With a wide stance feet hip-width apart over the rails (the long sides of the board), practice rocking the board side-to-side. Transfer weight from left foot to right and back. Knees should stay bent, acting like shock absorbers for when you’re feeling unstable.  Method 1: Try hoping lightly forward or backwards on the board with both feet. Method 2: Try shuffling feet forward or backward on the board, walking one foot at a time. Tip: What are some ways to stabilize yourself to avoid a fall in the water? Getting low by bending both knees to lower your center of gravity. For recovery, drop one knee down to the board, coming into a crouch position to stabilize. Keep your paddle in the water to use it as a brace (second point of contact).

2) Staggered Stance

This stance allows you to imitate a tripod when you incorporate use of the paddle. This stance is great for more advance skills such as paddling over surf or swell, stability in chop and whitewater.
1) Keeping feet wide over the rails (the long sides of the board), jump lightly or shuffle your feet into a surf stance. In the surf stance, one foot should be slightly back, toes of both feet pointing forward on a diagonal. Tip: Avoid feet that point completely to the side of the board as your centre of gravity will shift and any forward hinging at the hip will lead to leaning over the side edge, or losing balance and falling off side of board. 2) Bend knees 2) Practice transferring weight from side to side, and rocking from front to back.

Using the staggered stance, while touring, gives added stability in swell and currents.

3) Bringing it all together: Pivot Turn

First off, the key to a successful pivot, is being comfortable moving around on the board. The goal of the pivot is to be able to turn quick without falling. For racers, it allows them to pivot around a buoy, fast and efficiently. For paddle surfers, it allows them to turn quickly for a wave, in order to catch the wave.

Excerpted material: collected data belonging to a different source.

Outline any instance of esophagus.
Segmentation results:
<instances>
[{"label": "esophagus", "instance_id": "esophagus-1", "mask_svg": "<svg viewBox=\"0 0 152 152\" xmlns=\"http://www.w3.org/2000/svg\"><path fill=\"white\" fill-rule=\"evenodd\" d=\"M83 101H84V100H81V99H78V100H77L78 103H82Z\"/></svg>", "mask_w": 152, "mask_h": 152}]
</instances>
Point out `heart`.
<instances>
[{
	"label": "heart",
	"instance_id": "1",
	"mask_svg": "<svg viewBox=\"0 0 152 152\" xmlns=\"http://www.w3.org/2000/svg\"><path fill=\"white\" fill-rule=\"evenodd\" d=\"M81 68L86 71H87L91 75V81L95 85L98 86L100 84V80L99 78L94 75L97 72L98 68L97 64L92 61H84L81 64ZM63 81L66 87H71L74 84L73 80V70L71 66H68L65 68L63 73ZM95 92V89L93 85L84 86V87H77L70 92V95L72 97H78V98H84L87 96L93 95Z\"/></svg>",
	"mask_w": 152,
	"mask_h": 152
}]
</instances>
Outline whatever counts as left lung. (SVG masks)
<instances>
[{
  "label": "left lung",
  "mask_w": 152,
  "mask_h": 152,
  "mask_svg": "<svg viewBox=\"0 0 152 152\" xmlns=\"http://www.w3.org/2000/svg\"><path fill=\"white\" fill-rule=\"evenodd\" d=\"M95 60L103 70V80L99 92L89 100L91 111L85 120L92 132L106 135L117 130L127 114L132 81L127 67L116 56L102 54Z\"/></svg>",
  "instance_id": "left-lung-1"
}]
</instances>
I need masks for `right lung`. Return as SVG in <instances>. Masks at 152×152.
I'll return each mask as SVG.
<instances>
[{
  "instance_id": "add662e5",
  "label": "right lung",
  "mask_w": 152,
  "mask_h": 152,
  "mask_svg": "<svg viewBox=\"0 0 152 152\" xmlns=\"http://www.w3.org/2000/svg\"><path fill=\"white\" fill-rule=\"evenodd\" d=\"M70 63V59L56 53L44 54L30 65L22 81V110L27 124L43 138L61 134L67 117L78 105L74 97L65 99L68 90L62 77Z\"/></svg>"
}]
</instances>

1) Get into a wide surf stance or some variance of the staggered stance, your balance point and weight should be back, standing over the tail section of the board.
2) Add the side sweep. By standing at the back of board and adding the turn, the momentum will lift and swing the nose of the board, allowing you to pivot, or turn on a dime.
3) To stabilize yourself, shift weight forward on the board, use the brace and use the “drop knee” for balance.

Practicing the Pivot turn will help tie all of the skills together. It’s fun and can really boost your confidence while racing, touring and in the surf.


I hope we were able to offer some insight and skills that even a seasoned paddler can appreciate!